1. ## proximity algorithm question

Since there's no forum dedicated for algorithm questions.. thought I could ask here

Suppose I have a collection of coordinates (x,y or x,y,z), and I want to have an operation which looks up the closest n neighbors to a particular coordinate..

My friends told me to do this using quadtrees, and some told me to have some sort of sparse maps or something that I don't understand

What's the best way? There may be a million entries inside this collection..

2. It depends a bit on how your setup is...if you need to get the distance over and over you could build a voxel grid and assign each point to a specific voxel in space(2d or 3d). Then when you lookup the points close to any given point you only need to check the points in the surrounding voxels (If you don't find the wanted amount you may have to check the next set of voxels). If you are unfamiliar with voxels you can simply think of it as slicing up the space into box volumes(3d) or rectangles(2d).

When points change position you can assign them a different voxel ID.

3. Um....(x*x)+(y*y)+(z*z)???

4. For the actual checking of points you could do something like this...create an array of the number of elements you want to find and assign a very large value to each element of the array.

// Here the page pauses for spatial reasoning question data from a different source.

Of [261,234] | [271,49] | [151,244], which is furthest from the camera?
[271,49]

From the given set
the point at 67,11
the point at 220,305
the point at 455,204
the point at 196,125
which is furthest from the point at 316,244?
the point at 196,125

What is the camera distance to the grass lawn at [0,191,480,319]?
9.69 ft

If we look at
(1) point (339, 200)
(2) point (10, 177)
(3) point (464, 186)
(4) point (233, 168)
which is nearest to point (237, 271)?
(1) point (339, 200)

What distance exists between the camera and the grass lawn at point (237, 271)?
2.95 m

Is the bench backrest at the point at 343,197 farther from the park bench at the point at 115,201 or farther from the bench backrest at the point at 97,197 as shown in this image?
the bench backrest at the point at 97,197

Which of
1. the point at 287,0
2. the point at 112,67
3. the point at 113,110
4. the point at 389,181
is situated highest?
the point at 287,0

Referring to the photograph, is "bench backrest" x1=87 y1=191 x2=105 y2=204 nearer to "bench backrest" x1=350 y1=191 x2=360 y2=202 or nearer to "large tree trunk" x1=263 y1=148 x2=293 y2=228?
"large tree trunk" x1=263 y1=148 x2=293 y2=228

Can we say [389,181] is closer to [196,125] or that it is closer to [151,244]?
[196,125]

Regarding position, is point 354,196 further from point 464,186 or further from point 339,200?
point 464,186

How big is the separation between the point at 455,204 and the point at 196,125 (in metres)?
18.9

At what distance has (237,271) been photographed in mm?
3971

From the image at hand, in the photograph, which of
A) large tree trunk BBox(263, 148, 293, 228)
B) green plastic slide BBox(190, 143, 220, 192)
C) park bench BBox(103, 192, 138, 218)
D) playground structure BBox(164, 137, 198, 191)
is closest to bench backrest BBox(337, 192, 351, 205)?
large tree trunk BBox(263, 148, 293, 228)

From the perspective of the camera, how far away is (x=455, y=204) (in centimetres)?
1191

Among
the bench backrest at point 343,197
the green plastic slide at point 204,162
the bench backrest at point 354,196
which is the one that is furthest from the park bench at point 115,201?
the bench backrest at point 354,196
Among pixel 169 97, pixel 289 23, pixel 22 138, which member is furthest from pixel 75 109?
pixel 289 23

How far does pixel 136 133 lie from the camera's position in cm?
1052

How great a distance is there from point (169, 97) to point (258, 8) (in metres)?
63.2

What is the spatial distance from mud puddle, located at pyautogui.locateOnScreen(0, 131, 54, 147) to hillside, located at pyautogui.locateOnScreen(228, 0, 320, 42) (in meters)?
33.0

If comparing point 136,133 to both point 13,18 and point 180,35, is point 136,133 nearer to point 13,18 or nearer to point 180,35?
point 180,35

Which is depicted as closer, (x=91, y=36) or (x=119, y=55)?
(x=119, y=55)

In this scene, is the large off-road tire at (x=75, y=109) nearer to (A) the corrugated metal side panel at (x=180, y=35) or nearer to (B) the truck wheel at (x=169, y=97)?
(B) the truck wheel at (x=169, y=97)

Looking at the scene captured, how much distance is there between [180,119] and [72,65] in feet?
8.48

Then loop through the points for each point. For each point-distance look for the biggest value in the array and replace it with the current distance if the current distance is less than the array value. That way you will be left with the closest distances. You might want to also create another array and store the points(or indices or whatever) in that as you switch values in the first array.

5. Do these points have floating point or integral coordinates?
I have code that implements a sparse 3D voxel map (as DrSnuggles mentions) in the 'useful classes' section of my website.

You need to tell us more about it however, in order to be suggested the most appropriate answer. Tell us what you told your friends

6. Originally Posted by Bubba
Um....(x*x)+(y*y)+(z*z)???
The question is not how to determine the distance, but rather how to QUICKLY determine a set of closest points. If you have a million points, checking each of them is obvious non-optimal.

The voxel solution is basically a crude simulation of octrees. Building an octree is only a good idea if you are going to be performing these checks repeatedly.

7. Basic idea of octrees:

Space is bounded by a cube. The location and size of this cube in space are arbitrary -- the important part is that it is finite in size. In other words, the values of the points must be bounded -- no infinite points.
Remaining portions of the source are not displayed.